> Source data:
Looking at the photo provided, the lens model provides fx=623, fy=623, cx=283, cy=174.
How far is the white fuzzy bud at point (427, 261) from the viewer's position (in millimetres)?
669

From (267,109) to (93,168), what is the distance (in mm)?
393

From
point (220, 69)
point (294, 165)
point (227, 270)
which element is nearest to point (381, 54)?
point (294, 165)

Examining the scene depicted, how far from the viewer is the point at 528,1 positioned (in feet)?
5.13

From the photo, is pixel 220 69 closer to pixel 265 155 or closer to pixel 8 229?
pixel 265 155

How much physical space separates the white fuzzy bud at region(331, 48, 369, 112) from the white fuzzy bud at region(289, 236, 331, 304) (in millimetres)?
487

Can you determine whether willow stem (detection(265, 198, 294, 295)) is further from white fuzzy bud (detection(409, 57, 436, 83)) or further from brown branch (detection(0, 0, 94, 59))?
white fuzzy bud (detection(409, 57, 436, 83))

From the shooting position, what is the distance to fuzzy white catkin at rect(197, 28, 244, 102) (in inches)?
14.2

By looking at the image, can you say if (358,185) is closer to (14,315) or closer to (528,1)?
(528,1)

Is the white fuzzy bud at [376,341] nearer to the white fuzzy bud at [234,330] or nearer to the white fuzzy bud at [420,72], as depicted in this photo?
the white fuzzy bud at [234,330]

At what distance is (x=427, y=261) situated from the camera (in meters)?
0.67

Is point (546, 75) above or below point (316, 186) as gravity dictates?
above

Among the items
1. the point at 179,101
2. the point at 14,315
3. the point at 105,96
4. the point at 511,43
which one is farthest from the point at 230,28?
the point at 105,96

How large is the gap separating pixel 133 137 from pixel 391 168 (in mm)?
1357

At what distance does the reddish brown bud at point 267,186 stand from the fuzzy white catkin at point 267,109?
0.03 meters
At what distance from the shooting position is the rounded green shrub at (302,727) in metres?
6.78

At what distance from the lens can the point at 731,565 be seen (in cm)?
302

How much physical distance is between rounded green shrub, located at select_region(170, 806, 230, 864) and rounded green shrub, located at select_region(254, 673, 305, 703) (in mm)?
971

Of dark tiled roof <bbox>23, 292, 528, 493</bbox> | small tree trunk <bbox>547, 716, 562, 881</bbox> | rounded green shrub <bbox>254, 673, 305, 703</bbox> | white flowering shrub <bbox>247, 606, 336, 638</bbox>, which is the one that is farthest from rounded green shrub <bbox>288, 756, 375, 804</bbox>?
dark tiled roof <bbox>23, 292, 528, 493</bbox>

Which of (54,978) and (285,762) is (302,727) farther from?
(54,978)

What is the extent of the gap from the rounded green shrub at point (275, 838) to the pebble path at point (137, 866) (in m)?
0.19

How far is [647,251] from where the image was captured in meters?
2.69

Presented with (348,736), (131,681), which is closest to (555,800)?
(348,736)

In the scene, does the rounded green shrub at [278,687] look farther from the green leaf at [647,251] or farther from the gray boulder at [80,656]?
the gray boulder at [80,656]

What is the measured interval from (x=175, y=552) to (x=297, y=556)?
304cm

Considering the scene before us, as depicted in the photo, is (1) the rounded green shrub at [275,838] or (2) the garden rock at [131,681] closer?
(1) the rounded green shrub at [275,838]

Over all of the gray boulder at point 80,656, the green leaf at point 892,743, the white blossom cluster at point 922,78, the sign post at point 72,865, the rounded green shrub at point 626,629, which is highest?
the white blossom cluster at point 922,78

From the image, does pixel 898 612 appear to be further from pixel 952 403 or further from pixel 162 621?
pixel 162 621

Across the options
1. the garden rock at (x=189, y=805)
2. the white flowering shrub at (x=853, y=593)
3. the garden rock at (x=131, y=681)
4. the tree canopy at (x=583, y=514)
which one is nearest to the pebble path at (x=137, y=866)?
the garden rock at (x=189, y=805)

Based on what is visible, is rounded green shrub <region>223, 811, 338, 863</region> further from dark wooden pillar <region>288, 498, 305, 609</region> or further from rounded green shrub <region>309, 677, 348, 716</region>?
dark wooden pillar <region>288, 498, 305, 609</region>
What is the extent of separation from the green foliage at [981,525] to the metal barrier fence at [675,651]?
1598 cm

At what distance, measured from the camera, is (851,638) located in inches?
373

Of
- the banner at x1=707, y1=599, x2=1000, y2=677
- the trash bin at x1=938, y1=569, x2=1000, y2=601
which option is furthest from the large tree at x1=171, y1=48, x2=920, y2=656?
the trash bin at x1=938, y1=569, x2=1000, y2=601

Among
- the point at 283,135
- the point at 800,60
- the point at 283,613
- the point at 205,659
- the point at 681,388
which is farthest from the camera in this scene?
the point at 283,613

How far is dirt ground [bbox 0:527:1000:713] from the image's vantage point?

> Task prompt: Take the line holding "From the image, does" and all lines after it through the end of the data, and set them down exactly.

> Solution for this task:
From the image, does pixel 898 612 appear to be further from pixel 952 403 or further from pixel 162 621?
pixel 162 621

Across the options
1. the garden rock at (x=189, y=805)
2. the white flowering shrub at (x=853, y=593)
3. the garden rock at (x=131, y=681)
4. the tree canopy at (x=583, y=514)
which one is nearest to the pebble path at (x=137, y=866)?
the garden rock at (x=189, y=805)

Based on what is visible, is rounded green shrub <region>223, 811, 338, 863</region> further from dark wooden pillar <region>288, 498, 305, 609</region> or further from rounded green shrub <region>309, 677, 348, 716</region>?
dark wooden pillar <region>288, 498, 305, 609</region>
What is the extent of separation from the green foliage at [981,525] to the metal barrier fence at [675,651]?
1598 cm

At what distance, measured from the camera, is (851,638) located in inches?
373

Of
- the banner at x1=707, y1=599, x2=1000, y2=677
- the trash bin at x1=938, y1=569, x2=1000, y2=601
which option is furthest from the large tree at x1=171, y1=48, x2=920, y2=656?
the trash bin at x1=938, y1=569, x2=1000, y2=601

Among
- the point at 283,135
- the point at 800,60
- the point at 283,613
- the point at 205,659
- the point at 681,388
which is farthest from the camera in this scene?
the point at 283,613

How far is dirt ground [bbox 0:527:1000:713] from the image's vantage point?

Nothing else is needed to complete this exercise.